Current state law requires all children in New York to receive immunizations for poliomyelitis, mumps, measles, diphtheria, rubella, HiB, hepatitis B, and varicella. The law provides an exemption from the immunization requirements if a physician certifies that the immunization may be detrimental to a child’s health.
The new law cites information from the CDC that “sustaining a high vaccination rate among school children is vital to the prevention of disease outbreaks, including the reestablishment of diseases that have been largely eradicated in the United States, such as measles.”
The new law says that “according to state data from 2013-2014, there are at least 285 schools in New York with an immunization rate below 85%, including 170 schools below 70%, far below the CDC’s goal of at least a 95% vaccination rate to maintain herd immunity. This bill would repeal exemptions currently found in the law for children whose parents have non-medical objections to immunizations.”
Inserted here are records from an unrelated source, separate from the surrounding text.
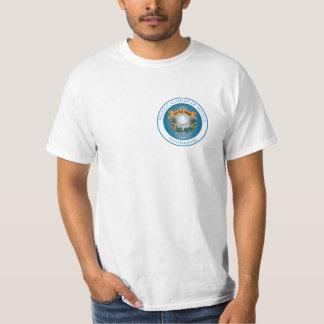 Beacon Academy T-shirt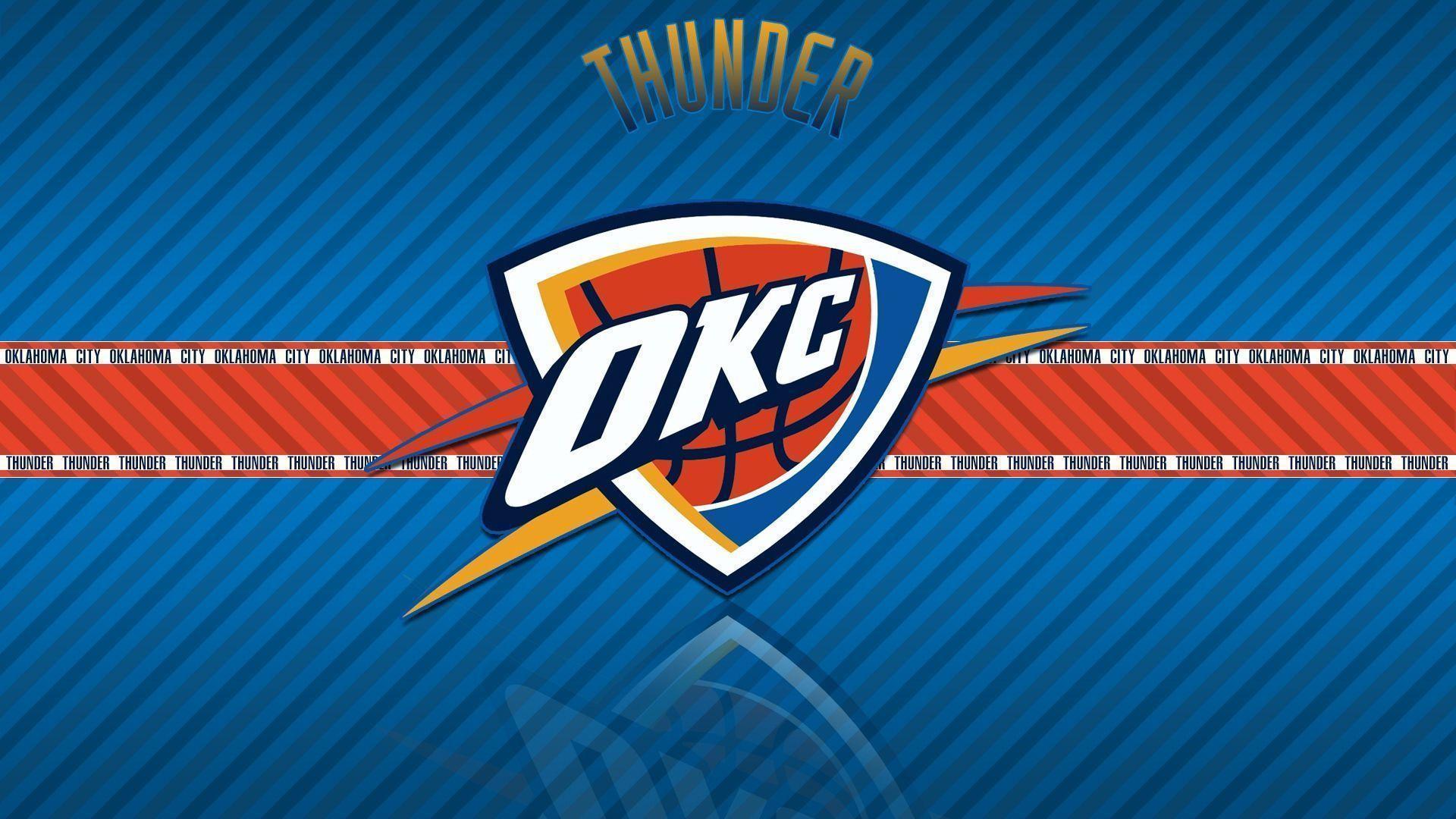 NBA Logo Wallpapers - Wallpaper Cave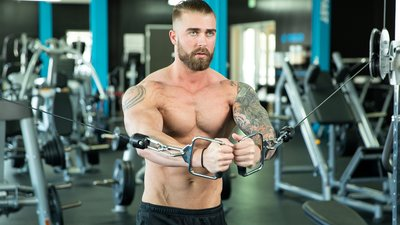 4 Moves To A Bigger Chest With Tyler Holt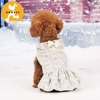 High Quality Classical Pet Dresses Sexy Dog Clothes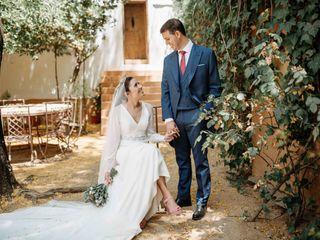 La boda de María y Antonio José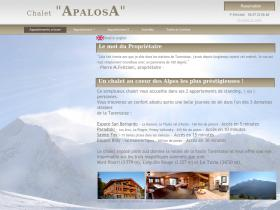 appartement-a-louer-ski.sitew.fr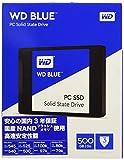 WD Blue 500GB  interne SSD Festplatte SATA 6 Gbit/s 2,5 Zoll (7mm). Optimiert für Multitasking und ressourcenintensive Anwendungen. WDS500G1B0A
The bill is currently in the Health Committees in both the Senate and Assembly. This is just the first step in passing the law, according to the office of Assemblymember Didi Barrett (D-106th).
“As the measles outbreak continues to spread in New York City and neighboring counties, we must do more to protect the health and safety of our families. This starts with ensuring everyone who is medically able to do so gets vaccinated. I support legislation that would eliminate all non-medical vaccine exemptions (A.2371) so we can better protect vulnerable individuals–including those who are immunocompromised–and promote a healthier New York State,” Assemblymember Barrett said in a statement this week.